Pues qué voy a decir, si yo también me dedico a la educación. Creo que deberíamos tratar a la memoria histórica como un hecho transversal (pero de manera efectiva, no como en la LOMCE), y no solo organizar seminarios específicos y actividades itinerantes y localizadas para todos los niveles educativos, sino hacer que tocase todas y cada una de las asignaturas. Con lengua y literatura es relativamente sencillo, pero la hecatombe científica y demográfica que supone tener una posguerra cercenada de memoria es una perspectiva necesaria en materias en las que, en principio, parece un asunto más ajeno. No vale con hablar de la generación del 27: hay que comentar que es un canon poético, sesgado y masculino por algo. Que no se conozca a Maruja Mallo, a Maeztu, a Camprubí, a Chacel, a Conde, o a Josefina de la Torre responde a un borrado sistemático que podemos (y diría yo, tenemos la obligación moral de) revertir.
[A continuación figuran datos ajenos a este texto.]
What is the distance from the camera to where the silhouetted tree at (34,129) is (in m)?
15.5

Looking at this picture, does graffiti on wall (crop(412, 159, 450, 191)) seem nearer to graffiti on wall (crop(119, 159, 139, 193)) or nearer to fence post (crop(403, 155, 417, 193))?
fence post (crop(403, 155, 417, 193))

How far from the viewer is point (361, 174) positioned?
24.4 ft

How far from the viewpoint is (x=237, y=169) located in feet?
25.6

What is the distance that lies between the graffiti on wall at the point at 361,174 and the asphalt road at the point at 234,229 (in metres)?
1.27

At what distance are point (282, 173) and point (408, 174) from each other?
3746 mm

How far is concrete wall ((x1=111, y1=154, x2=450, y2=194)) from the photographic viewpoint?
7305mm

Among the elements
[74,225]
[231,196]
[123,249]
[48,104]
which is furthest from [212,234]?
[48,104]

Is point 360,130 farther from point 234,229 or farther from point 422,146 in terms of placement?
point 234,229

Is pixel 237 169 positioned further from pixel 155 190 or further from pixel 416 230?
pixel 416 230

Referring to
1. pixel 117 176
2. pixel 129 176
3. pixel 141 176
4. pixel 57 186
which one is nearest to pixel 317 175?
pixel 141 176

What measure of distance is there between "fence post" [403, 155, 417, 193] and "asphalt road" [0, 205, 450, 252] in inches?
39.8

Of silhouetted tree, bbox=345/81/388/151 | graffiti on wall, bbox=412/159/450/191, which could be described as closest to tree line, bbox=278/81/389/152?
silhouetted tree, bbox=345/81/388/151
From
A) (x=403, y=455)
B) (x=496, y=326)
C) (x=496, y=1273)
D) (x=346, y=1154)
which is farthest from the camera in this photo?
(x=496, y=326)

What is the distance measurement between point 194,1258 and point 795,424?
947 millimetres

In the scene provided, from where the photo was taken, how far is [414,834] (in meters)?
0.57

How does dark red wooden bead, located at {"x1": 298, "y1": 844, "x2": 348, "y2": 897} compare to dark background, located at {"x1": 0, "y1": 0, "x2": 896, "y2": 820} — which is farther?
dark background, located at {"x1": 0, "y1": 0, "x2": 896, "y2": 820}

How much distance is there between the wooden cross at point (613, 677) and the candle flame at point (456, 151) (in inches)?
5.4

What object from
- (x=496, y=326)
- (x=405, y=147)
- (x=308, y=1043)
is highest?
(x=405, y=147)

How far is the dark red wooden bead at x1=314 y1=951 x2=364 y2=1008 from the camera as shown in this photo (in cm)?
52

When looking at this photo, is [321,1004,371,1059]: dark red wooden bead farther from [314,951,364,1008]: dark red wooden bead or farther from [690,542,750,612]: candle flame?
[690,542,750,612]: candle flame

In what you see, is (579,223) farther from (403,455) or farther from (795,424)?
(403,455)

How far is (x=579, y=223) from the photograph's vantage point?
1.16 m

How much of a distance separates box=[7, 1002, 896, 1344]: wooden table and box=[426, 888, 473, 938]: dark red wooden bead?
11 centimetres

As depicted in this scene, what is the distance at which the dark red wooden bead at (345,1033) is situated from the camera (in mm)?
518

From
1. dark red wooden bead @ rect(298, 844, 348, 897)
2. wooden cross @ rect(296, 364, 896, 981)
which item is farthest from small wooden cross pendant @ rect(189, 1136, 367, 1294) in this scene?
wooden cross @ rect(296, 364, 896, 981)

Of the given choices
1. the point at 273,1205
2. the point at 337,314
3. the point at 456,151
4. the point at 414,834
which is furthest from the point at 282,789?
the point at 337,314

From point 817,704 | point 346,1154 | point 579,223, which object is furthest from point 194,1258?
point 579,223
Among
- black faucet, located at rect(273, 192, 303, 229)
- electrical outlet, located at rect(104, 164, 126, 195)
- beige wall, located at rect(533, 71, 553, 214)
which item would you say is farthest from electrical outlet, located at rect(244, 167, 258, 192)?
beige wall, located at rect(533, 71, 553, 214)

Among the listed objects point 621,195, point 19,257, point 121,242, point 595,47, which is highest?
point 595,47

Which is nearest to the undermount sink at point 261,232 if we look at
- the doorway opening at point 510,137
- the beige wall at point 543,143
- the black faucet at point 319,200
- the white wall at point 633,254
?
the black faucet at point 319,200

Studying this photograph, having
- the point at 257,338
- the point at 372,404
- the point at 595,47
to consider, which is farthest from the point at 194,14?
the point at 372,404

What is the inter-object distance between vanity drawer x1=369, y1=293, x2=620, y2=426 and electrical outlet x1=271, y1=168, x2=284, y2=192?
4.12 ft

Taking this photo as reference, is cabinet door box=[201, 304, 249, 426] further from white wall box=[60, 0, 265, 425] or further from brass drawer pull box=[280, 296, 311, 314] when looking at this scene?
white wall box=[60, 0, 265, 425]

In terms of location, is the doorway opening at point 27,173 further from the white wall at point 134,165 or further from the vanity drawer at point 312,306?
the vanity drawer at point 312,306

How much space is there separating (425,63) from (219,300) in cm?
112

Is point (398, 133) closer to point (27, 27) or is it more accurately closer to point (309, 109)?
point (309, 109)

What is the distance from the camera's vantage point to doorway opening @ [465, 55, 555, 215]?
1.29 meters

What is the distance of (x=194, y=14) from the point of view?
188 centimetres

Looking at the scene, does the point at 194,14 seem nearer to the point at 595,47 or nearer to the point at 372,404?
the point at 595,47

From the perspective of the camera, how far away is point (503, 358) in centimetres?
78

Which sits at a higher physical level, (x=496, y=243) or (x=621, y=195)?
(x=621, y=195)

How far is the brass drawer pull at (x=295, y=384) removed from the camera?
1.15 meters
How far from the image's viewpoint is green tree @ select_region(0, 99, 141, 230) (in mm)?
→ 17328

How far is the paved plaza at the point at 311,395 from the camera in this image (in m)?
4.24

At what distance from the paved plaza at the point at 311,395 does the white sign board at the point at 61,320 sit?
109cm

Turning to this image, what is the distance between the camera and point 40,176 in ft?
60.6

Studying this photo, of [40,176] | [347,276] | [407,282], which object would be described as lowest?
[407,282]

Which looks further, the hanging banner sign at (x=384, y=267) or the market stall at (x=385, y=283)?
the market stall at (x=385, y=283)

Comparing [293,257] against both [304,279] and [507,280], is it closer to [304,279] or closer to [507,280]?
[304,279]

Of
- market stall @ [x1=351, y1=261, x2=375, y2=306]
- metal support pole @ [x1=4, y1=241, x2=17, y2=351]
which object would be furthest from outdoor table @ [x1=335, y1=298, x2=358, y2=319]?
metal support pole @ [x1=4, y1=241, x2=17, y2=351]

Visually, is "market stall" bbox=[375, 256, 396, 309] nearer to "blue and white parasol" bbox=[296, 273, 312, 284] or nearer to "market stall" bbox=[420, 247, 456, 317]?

Claro que la educación debería dedicarle más tiempo. Las opciones son enseñarla (siguiendo rigurosamente a los historiadores, claro) o no enseñarla. Y ambas están ideológicamente cargadas, pero cargadas de cosas bien diferentes.

El relato Nadie en el tren te granjeó un terrorífico espacio dentro de El Tercer Ombligo de Cerbero. Desde Altavoz siempre destacamos lo difícil que es brillar en certámenes de temáticas tan dispares. Comparativamente, ¿cómo te has sentido en ambas temáticas y en ambos formatos -relato vs. poesía-?

¡Es que hay que variar! A mí me gusta leer de todo y salto de unas cosas a otras sin mucho orden, y escribir no deja de ser la máxima expresión de la lectura. Escribir un relato (o cualquier narrativa) es muy satisfactorio por aquello de traer un mundo a la vida, pero un poema también tiene su aquel. Lo que más me llama es la densidad que tiene cada palabra en la lírica. Y luego está el tema de que, al meterse en géneros especulativos o en el terror, tienes una capacidad para hacer que las metáforas se complejicen y se problematicen que es espectacular. Los límites entre una cosa y otra se me van haciendo menos claros conforme pasa el tiempo.

¿Qué proyectos literarios tienes a corto, medio y largo plazo?

A corto, me temo que solo la oposición y, si puedo, colar algún relatillo en los descansos. Están pendientes de publicación las Antifastopías, de Dos Cabezas (debería salir en unas semanas), y, ya a medio plazo, la segunda antología T.Errores, que cuentan cada una con un relatillo mío. A partir del verano retomaré una novela de fantasía urbana que va lenta pero está quedando chula, y empezaré un proyecto ensayístico sobre el canon fantástico a partir del veinte al que le tengo muchísimo cariño y que me va a dar muchos dolores de cabeza. Estoy pensando aún en el formato, y mis obligaciones me impiden ponerme ya, que es lo que yo querría, pero pienso que puede ser importante para añadir algo a la reflexión sobre el género y salir un poco de la dinámica de constante actualización en la que vivimos para coger perspectiva.